Jeden morgen zieht Asante seinen gepflegten schwarzen Anzug an, schlüpft in ordentliche Schuhe, setzt seinen Zylinder auf und macht sich auf den Weg zur Arbeit. Er ist Fahrer eines Leichenwagens, mit dem er in Ghanas Hauptstadt Accra gestorbene Menschen zurück in ihre oft weit entfernt liegenden Dörfer fährt. Dort finden die prachtvollen Beerdigungszeremonien statt, für die im Trubel der Metropole keine Zeit und kein Platz ist. Ganz unterschwellig spürt man hier schon die Dialektik, die King Ampaws Film entwickelt. Der Unterschied zwischen Land und Stadt, im weitesten Sinne auch zwischen Tradition und Moderne, ist eines der Grundmuster des afrikanischen Kinos. Oft werden diese Gegensätze eher unsubtil ausgespielt, hier sind die unterschiedlichen Lebensweisen nur angedeutet, geraten unter der komödiantischen Oberfläche leicht in den Hintergrund.

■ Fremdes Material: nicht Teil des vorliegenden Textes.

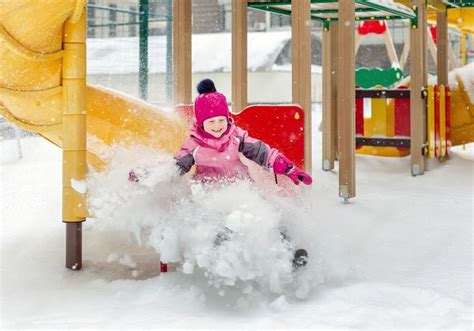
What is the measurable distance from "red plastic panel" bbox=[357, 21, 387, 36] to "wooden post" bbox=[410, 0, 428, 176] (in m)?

Asante ist eine Art Mittler zwischen den Welten. Während etwa sein Boss in seinem Büro in Accra sitzt und auf volle Bezahlung pocht, kennt Asante die Nöte der Landbevölkerung, die oft mühsam die Kosten für die teure Beerdigung aufbringen. So auch die reizende Esi, die ins Geschäft kommt und ihre verstorbene Mutter nach Hause bringen will. Am Morgen hatte ein Wahrsager, ein Schamane Asante prophezeit, das er an diesem Tag eine Frau kennen lernen würde, die ihm ewig treu sein wird. Und Esi muss es sein. So verhilft Asante ihr zu einem günstigen Sarg, bringt sie in ihr Dorf, gewinnt schon fast ihr Herz. Dumm nur, dass Esis Vater kein Interesse daran hat, dass seine Tochter den Fahrer eines Leichenwagens heiratet. Erst viele kuriose Situationen später wird das Paar zueinender finden können, wird sich das aufgedruckte Motto des Leichenwagens erfüllt haben: „No Time to Die.“

Auf leichte Weise spielt King Apsaw, der Anfang der sechziger Jahre in der DDR das Filmhandwerk lernte und nun, nach über 20 Jahren Pause, auch mit Hilfe von deutschem Geld seinen dritten Spielfilm drehen konnte, mit den Klischees. Zunächst scheint Asantes Glaube in den Wahrsager groß zu sein, die Ratschläge, die dieser ihm erteilt, befolgt er penibel und scheinbar funktionieren sie auch. Ebenso leicht fällt es ihm aber dann, sich zu emanzipieren, Warnungen in den Wind zu schlagen und sein Schicksal in die eigenen Hände zu nehmen. Die oftmals deutliche Kritik am Festhalten an den Traditionen wird auf spielerische Weise unterlaufen. Zumal es nicht die Dorfbewohner, der renitente Vater ist, der sich auf den Rat von Schamanen oder dem Ältestenrat beruft, sondern die eigentlich weiter entwickelten Stadtbewohner.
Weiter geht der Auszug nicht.